This is part of a lengthy narrative I received from an old pal at Starbucks.
I wish I could share the whole thing, but that would mean violating some sort of copyright issues, I’m sure.
If robots could have babies, and one of these babies was retarded, and the retarded baby robot had a robot asshole which, instead of creating tiny, baby robot poop emitted mechanical words spoken in an uncaring and bored tone, this is what it would say. “Next in line please.” The retarded baby robot’s asshole would speak these words in the very same dull, slack-jawed fashion that Roman delivers them every freaking morning. Ok. Wow. Looks like I’ve got some issues with Roman.
and also, this one, about working at Starbucks. (It’s fall…don’t you miss the pumpkin spice latte just a little? Come on…I know it’s in you.)
I climbed onto the register and started taking orders with this big scowl on my face, pissy attitude at the ready, but it only lasted for about two customers. Before I knew it, I was having fun. I was joking with Hicks, singing 80′s classics, throwing faux-karate kicks and punches at his crotch and kidneys. The customers were in fantastic moods. Time was flying by. All of a sudden, I found that not only did I not mind being at work, I was actually enjoying being there. Holy crap, I didn’t know how spoiled we were.
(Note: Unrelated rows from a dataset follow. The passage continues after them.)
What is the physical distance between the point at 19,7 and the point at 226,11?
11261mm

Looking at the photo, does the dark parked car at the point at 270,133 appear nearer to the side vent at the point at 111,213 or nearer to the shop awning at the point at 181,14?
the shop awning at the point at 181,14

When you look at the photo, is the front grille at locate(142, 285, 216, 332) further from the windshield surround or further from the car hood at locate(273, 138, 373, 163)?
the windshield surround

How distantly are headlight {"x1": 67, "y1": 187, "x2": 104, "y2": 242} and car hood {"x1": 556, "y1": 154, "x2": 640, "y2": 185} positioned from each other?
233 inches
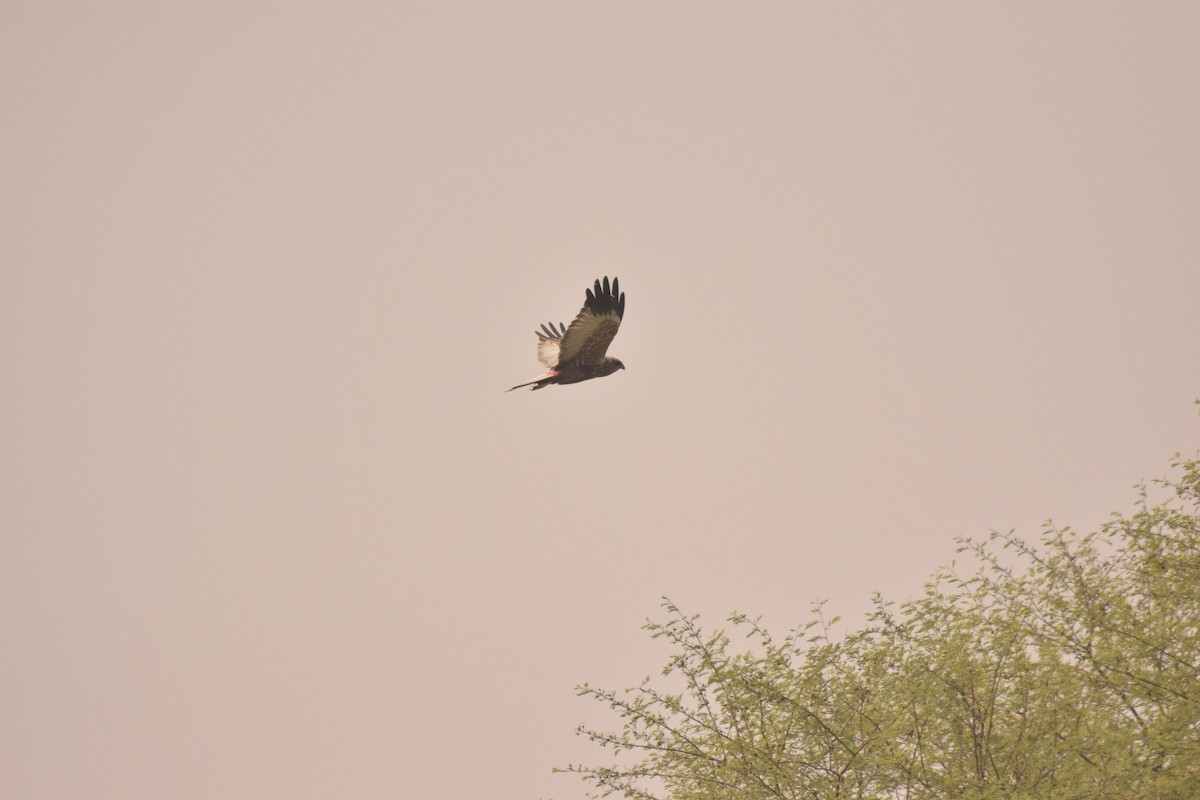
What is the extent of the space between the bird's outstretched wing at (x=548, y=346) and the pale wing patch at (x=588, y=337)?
2.72ft

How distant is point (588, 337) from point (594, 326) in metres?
0.27

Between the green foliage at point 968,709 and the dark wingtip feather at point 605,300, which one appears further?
the dark wingtip feather at point 605,300

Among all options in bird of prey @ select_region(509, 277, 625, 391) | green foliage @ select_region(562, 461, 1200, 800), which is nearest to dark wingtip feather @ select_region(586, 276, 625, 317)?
bird of prey @ select_region(509, 277, 625, 391)

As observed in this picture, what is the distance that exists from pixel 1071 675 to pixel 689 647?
5352 mm

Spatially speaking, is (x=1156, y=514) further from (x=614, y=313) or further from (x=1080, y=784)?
(x=614, y=313)

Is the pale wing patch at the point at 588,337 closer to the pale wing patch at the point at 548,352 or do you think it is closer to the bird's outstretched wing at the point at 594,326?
the bird's outstretched wing at the point at 594,326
Do you remember when going to work wasn’t so much work? It was more like going to this clubhouse and playing with your friends.
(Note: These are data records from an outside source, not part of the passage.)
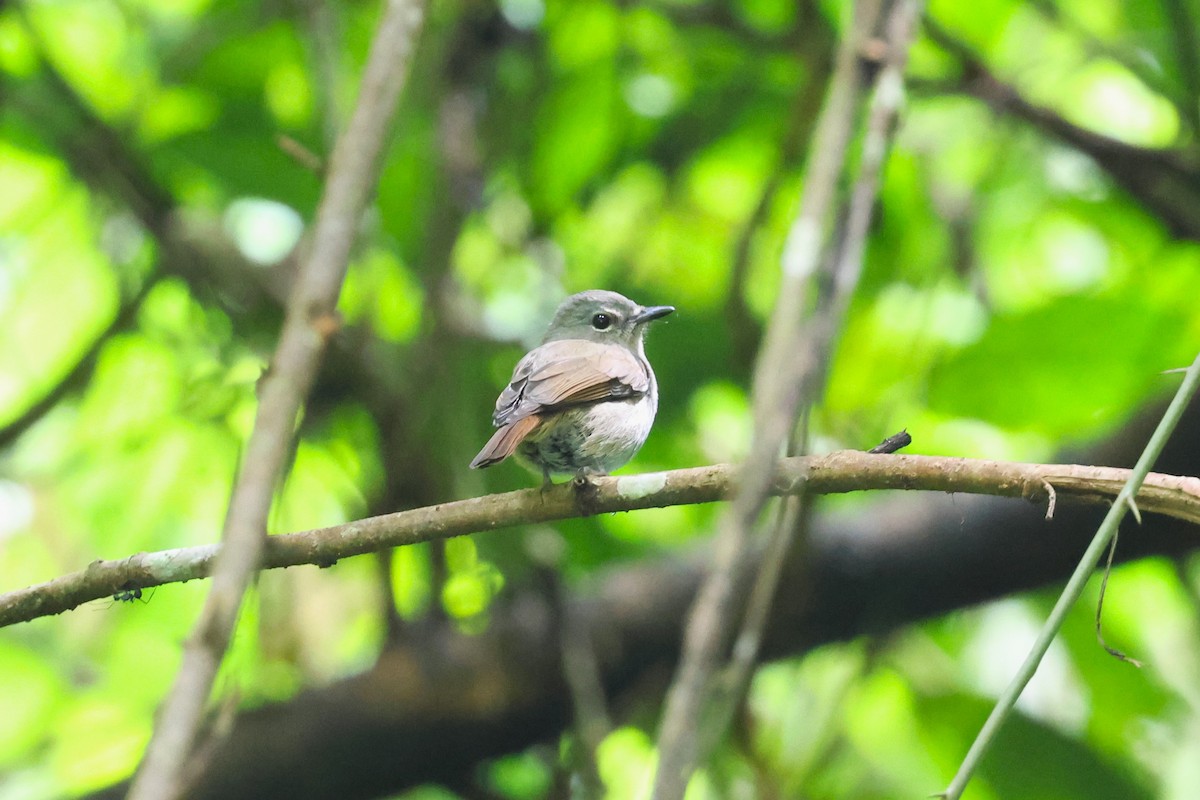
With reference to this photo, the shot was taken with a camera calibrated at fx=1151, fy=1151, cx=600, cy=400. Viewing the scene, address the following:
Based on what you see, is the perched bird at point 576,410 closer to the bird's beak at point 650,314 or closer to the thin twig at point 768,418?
the bird's beak at point 650,314

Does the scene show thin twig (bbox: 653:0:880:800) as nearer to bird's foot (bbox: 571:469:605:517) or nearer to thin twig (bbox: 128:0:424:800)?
thin twig (bbox: 128:0:424:800)

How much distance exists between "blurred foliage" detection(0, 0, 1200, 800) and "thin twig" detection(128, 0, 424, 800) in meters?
1.85

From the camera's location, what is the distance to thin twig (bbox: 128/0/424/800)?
1.29 meters

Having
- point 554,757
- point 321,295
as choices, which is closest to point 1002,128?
point 554,757

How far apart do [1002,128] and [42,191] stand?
173 inches

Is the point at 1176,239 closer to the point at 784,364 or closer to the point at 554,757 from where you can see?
the point at 554,757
He’s totally right. I miss it. But I would never go back, right? How else would I make everyone back at the ‘bux TOTALLY JEALOUS because I was invited to a ribbon-cutting ceremony at the newest elevated water storage tank in Etna Township. That’s right, boys. While you’re going down to the basement “doubled over, smacking your head on pipes and vents with bottles of vanilla syrup clenched between your knees,” be jealous of my bling bling free-tour-of-the-water-and-sewage-treatment-plant lifestyle.